“I know you are, old man,” said Quince, “but I really don’t see how I can help you.”
“Your father was the last person I’ve been able to trace who saw him after he went to America.”
“But my father’s been dead for years, Tibbett.”
“I know that. But did he never mention—?”
Ambrose shook his head. “Old Charlton thought I might have heard something from my father,” he said, “but Dad was the proverbial soul of discretion.”
Henry said, “That trip that your father took to the United States in 1949—would you have any record of it here in the office?”
“What trip?”
“Didn’t you know? Your father saw young Simon Warwick at the age of five, and wrote Lord Charlton a letter about him.”
“Oh, that.” Ambrose waved a hand. “Yes, I saw that letter. But what more is there to find out? All that part of the research has been done. My father visited the Finches in McLean, Virginia, and saw the boy. That’s all there is to it.”
“Yes,” said Henry. “Yes, I suppose it is.”

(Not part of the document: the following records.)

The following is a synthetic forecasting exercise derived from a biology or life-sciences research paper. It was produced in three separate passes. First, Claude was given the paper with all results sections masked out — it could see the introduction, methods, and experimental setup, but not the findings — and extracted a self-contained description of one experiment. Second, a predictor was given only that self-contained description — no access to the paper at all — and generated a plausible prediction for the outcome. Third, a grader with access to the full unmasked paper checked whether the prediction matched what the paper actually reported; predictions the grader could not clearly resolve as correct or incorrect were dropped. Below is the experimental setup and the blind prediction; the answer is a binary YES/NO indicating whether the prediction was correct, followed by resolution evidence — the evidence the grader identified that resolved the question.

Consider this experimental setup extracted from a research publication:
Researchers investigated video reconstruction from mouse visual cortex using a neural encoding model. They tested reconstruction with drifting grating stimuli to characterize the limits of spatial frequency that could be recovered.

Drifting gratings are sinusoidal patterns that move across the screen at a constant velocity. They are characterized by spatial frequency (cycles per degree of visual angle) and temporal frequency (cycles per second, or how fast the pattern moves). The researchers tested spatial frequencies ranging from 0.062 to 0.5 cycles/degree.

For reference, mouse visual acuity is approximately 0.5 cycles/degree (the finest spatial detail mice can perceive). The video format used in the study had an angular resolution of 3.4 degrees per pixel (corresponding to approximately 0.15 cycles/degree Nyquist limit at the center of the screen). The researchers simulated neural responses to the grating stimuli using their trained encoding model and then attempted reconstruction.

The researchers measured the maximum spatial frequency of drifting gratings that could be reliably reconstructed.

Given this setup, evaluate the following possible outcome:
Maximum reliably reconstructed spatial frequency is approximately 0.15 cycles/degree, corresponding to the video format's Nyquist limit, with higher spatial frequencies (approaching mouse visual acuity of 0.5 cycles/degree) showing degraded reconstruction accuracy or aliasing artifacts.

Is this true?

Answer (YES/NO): NO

“Frankly,” said Ambrose, “I’m more interested in the fact that Sally Benson is coming to England. I shall be fascinated to meet that young woman.”
“You will? Why?”
“Didn’t I tell you? She led Rosalie and me right up the garden path when we were in the States.”
“What do you mean?”
“Well.” Ambrose leaned back and lit a cigarette. “We had an appointment to meet her at the Bensons’ house at the university in Charlottesville. We drove all the way down there from Washington—a couple of hours in filthy weather—to be greeted by a maid and an empty house, and a note telling us that she’d been called away because her son had been taken ill at ski camp, and wouldn’t we call and make another date? It was only by the purest chance that we discovered that her son wasn’t ill at all, and she hadn’t been called away. The woman was simply avoiding us.”
“How very strange,” said Henry, “Have you any idea why?”
“I’ve every idea. We were investigating her husband’s claim, and she knew bloody well it was fraudulent. She was afraid she might make a slip and give the game away.”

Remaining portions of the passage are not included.